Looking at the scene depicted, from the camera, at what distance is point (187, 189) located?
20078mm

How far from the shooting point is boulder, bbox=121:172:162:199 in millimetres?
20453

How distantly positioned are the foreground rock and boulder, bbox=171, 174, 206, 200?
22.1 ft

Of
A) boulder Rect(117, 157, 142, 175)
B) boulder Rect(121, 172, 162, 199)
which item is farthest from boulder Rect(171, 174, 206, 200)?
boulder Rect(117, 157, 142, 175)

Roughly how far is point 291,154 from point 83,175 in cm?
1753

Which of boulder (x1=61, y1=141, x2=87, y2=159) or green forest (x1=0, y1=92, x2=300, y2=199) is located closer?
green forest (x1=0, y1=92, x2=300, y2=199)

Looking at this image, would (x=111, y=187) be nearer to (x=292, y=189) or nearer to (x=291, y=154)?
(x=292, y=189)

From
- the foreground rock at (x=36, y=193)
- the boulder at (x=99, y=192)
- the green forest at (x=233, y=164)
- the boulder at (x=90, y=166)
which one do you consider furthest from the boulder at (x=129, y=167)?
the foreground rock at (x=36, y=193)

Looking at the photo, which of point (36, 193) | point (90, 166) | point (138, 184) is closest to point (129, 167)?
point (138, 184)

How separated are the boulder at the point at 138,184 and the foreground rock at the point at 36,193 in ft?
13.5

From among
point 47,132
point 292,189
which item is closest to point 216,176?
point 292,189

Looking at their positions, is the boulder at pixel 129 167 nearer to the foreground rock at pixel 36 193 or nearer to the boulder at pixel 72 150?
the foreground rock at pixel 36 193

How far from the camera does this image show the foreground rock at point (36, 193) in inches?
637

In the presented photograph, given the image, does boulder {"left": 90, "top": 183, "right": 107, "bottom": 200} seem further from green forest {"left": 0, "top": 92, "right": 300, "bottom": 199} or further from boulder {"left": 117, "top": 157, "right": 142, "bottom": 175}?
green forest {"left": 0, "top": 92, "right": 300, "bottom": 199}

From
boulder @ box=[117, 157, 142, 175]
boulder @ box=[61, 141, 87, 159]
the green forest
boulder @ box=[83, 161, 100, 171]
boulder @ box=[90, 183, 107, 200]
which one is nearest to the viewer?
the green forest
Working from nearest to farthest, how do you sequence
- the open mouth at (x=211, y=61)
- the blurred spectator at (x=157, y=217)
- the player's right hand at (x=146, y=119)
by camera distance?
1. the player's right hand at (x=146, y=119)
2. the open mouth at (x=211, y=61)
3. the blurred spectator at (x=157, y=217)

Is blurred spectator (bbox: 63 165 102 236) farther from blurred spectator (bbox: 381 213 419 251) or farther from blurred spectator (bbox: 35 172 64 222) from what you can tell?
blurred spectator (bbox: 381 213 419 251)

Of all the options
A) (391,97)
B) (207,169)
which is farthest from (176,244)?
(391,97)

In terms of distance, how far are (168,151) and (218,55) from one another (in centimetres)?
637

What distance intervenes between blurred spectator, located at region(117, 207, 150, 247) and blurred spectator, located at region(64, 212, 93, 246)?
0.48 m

TASK BRIEF:
Copy the material above exactly, from the line containing "Is blurred spectator" through the end.

EXERCISE SOLUTION:
Is blurred spectator (bbox: 63 165 102 236) farther from blurred spectator (bbox: 381 213 419 251) or farther from blurred spectator (bbox: 35 172 64 222) from what you can tell?
blurred spectator (bbox: 381 213 419 251)

Of all the options
A) (391,97)
B) (207,169)
which is farthest from (176,244)?
(391,97)

In terms of distance, how far are (168,151) and (218,55) from one another (in centimetres)?
637

What distance intervenes between blurred spectator, located at region(117, 207, 150, 247) and blurred spectator, located at region(64, 212, 93, 246)?
0.48 m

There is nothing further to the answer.